# [Goal]
Gather every line in the entries below that contains the word "point", and copy each of those lines.

# [Stored data]
──────────────────────────────

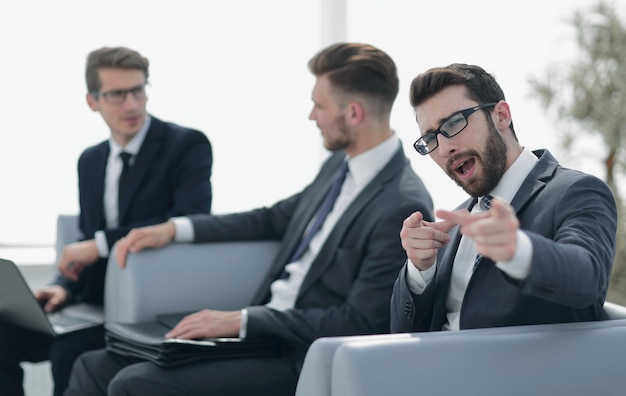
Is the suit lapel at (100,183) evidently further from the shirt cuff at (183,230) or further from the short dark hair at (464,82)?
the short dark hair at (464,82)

──────────────────────────────

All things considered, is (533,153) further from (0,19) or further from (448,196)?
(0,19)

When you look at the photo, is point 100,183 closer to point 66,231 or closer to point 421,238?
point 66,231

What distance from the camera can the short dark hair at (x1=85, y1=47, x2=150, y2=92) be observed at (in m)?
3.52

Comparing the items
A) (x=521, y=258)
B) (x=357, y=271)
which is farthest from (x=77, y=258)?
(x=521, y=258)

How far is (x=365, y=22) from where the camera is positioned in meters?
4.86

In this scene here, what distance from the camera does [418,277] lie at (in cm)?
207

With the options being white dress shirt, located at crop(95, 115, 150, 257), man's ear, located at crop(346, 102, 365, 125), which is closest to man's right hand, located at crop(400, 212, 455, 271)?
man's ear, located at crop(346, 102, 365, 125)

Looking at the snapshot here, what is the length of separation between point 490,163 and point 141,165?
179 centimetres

──────────────────────────────

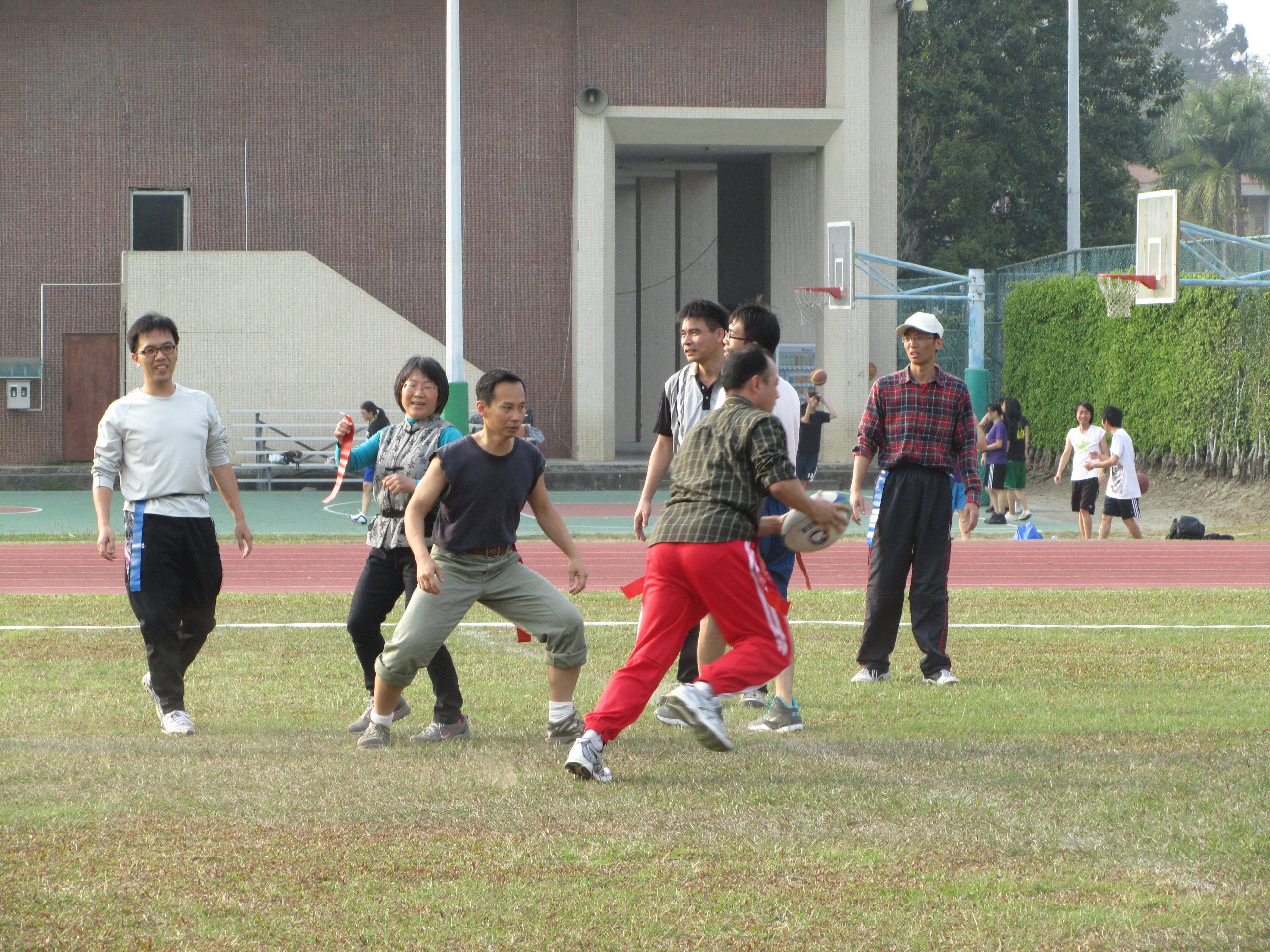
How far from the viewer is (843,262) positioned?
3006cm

──────────────────────────────

# [Expected answer]
When you look at the photo, is point 100,183 closer to point 66,231 or closer to point 421,238?
point 66,231
Looking at the snapshot here, what is the length of separation between point 490,163 and point 141,165?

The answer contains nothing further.